▶ Work to complete
Rewrite the data below, putting "photographer" wherever "camera" appears and keeping everything else the same.

__________

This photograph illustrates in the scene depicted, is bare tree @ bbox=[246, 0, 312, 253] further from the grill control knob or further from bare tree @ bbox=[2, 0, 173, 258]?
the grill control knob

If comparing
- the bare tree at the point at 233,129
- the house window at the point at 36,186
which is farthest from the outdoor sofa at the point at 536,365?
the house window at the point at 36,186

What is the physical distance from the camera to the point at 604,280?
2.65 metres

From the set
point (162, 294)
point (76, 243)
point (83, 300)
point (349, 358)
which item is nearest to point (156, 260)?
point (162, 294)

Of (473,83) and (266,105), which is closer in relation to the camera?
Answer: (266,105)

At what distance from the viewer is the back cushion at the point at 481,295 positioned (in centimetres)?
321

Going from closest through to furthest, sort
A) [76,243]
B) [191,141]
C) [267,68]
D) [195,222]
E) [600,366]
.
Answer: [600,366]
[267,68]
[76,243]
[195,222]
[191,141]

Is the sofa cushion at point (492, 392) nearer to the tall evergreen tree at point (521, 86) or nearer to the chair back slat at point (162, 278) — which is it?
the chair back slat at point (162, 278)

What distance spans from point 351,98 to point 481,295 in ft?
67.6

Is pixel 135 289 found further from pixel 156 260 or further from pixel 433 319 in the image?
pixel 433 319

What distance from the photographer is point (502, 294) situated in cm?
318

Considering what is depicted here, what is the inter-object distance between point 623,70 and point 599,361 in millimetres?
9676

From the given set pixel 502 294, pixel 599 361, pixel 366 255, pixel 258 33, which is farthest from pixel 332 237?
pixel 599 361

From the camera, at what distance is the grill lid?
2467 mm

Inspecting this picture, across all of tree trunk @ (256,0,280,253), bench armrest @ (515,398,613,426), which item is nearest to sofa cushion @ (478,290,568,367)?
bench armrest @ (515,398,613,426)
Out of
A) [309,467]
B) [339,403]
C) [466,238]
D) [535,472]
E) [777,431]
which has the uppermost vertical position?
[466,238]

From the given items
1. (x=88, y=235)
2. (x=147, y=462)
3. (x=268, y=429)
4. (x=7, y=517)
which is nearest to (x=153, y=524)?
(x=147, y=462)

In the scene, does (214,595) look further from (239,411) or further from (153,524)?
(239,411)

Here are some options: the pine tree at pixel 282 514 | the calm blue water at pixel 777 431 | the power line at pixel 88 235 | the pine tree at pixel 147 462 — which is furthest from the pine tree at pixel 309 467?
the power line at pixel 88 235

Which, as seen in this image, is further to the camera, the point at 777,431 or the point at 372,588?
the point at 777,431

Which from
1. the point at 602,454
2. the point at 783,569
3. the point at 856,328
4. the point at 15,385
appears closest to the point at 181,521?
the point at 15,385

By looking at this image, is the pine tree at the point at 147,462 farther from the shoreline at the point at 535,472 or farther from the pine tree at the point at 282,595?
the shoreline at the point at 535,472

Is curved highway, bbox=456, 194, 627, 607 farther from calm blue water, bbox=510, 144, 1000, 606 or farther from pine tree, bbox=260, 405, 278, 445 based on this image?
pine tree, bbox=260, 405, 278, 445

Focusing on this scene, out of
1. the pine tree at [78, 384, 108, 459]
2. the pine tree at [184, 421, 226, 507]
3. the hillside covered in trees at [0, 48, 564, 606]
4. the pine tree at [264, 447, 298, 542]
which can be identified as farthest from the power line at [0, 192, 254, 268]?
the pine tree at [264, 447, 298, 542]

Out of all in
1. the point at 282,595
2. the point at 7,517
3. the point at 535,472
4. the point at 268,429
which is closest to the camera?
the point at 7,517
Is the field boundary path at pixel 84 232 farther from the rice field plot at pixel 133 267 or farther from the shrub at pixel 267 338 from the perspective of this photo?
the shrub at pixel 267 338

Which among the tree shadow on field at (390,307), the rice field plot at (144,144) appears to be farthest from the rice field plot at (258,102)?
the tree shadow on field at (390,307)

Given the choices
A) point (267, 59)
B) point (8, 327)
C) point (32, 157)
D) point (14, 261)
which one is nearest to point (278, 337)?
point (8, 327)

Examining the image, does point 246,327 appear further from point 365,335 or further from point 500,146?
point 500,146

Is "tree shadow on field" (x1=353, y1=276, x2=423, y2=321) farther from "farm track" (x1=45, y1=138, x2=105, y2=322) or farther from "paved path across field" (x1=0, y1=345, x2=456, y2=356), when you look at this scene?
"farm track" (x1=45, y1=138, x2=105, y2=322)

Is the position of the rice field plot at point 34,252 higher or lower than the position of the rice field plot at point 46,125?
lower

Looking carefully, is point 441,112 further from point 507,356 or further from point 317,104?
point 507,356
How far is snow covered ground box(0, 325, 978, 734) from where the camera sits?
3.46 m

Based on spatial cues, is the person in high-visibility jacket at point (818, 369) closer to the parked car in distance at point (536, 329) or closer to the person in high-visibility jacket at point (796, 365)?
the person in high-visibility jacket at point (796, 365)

__________

▶ Correct response
This photograph illustrates in the scene depicted, is bare tree @ bbox=[246, 0, 312, 253] further from the grill control knob or further from bare tree @ bbox=[2, 0, 173, 258]?
the grill control knob

If comparing
- the bare tree at the point at 233,129
- the house window at the point at 36,186
which is farthest from the outdoor sofa at the point at 536,365?
the house window at the point at 36,186

What is the physical distance from the photographer to the point at 604,280?
2.65 metres

From the set
point (162, 294)
point (76, 243)
point (83, 300)
point (349, 358)
which item is nearest to point (156, 260)?
point (162, 294)

Of (473,83) and (266,105), which is closer in relation to the photographer?
Answer: (266,105)

At what distance from the viewer is the back cushion at the point at 481,295 positioned (in centimetres)?
321

Going from closest through to furthest, sort
A) [76,243]
B) [191,141]
C) [267,68]
D) [195,222]
E) [600,366]
.
Answer: [600,366]
[267,68]
[76,243]
[195,222]
[191,141]

Is the sofa cushion at point (492, 392) nearer to the tall evergreen tree at point (521, 86) or nearer to the chair back slat at point (162, 278) — which is it?
the chair back slat at point (162, 278)

What distance spans from point 351,98 to point 481,295 in ft?
67.6

Is pixel 135 289 found further from pixel 156 260 or further from pixel 433 319 in the image?
pixel 433 319

What distance from the photographer is point (502, 294) situated in cm?
318

Considering what is depicted here, what is the inter-object distance between point 623,70 and point 599,361 in millimetres?
9676

From the given set pixel 502 294, pixel 599 361, pixel 366 255, pixel 258 33, which is farthest from pixel 332 237?
pixel 599 361

From the photographer, at what distance is the grill lid?
2467 mm

Inspecting this picture, across all of tree trunk @ (256,0,280,253), bench armrest @ (515,398,613,426), which item is nearest to sofa cushion @ (478,290,568,367)?
bench armrest @ (515,398,613,426)
Out of
A) [309,467]
B) [339,403]
C) [466,238]
D) [535,472]
E) [777,431]
which has the uppermost vertical position?
[466,238]

From the given items
1. (x=88, y=235)
2. (x=147, y=462)
3. (x=268, y=429)
4. (x=7, y=517)
which is nearest to (x=153, y=524)?
(x=147, y=462)

In the scene, does (214,595) look further from (239,411) or further from (153,524)?
(239,411)

Here are some options: the pine tree at pixel 282 514 | the calm blue water at pixel 777 431 | the power line at pixel 88 235 | the pine tree at pixel 147 462 — which is furthest from the pine tree at pixel 309 467?
the power line at pixel 88 235

Which, as seen in this image, is further to the photographer, the point at 777,431 or the point at 372,588?
the point at 777,431

Which from
1. the point at 602,454
2. the point at 783,569
3. the point at 856,328
4. the point at 15,385
appears closest to the point at 181,521?
the point at 15,385

By looking at this image, is the pine tree at the point at 147,462 farther from the shoreline at the point at 535,472 or farther from the pine tree at the point at 282,595?
the shoreline at the point at 535,472

Is curved highway, bbox=456, 194, 627, 607 farther from calm blue water, bbox=510, 144, 1000, 606 or farther from pine tree, bbox=260, 405, 278, 445 based on this image?
pine tree, bbox=260, 405, 278, 445

Focusing on this scene, out of
1. the pine tree at [78, 384, 108, 459]
2. the pine tree at [184, 421, 226, 507]
3. the hillside covered in trees at [0, 48, 564, 606]
4. the pine tree at [264, 447, 298, 542]
which can be identified as farthest from the power line at [0, 192, 254, 268]?
the pine tree at [264, 447, 298, 542]

Out of all in
1. the point at 282,595
2. the point at 7,517
3. the point at 535,472
4. the point at 268,429
which is closest to the photographer?
the point at 7,517
Is the field boundary path at pixel 84 232 farther from the rice field plot at pixel 133 267 or farther from the shrub at pixel 267 338 from the perspective of this photo?
the shrub at pixel 267 338

Which among the tree shadow on field at (390,307), the rice field plot at (144,144) appears to be farthest from the rice field plot at (258,102)?
the tree shadow on field at (390,307)

Given the choices
A) point (267, 59)
B) point (8, 327)
C) point (32, 157)
D) point (14, 261)
which one is nearest to point (278, 337)?
point (8, 327)

Examining the image, does point 246,327 appear further from point 365,335 or further from point 500,146?
point 500,146

Is "tree shadow on field" (x1=353, y1=276, x2=423, y2=321) farther from "farm track" (x1=45, y1=138, x2=105, y2=322) or farther from "paved path across field" (x1=0, y1=345, x2=456, y2=356), when you look at this scene?
"farm track" (x1=45, y1=138, x2=105, y2=322)

Is the position of the rice field plot at point 34,252 higher or lower than the position of the rice field plot at point 46,125?
lower

Looking carefully, is point 441,112 further from point 507,356 or further from point 317,104?
point 507,356
How far is snow covered ground box(0, 325, 978, 734) from where the photographer sits?
3.46 m

Based on spatial cues, is the person in high-visibility jacket at point (818, 369) closer to the parked car in distance at point (536, 329) or closer to the person in high-visibility jacket at point (796, 365)?
the person in high-visibility jacket at point (796, 365)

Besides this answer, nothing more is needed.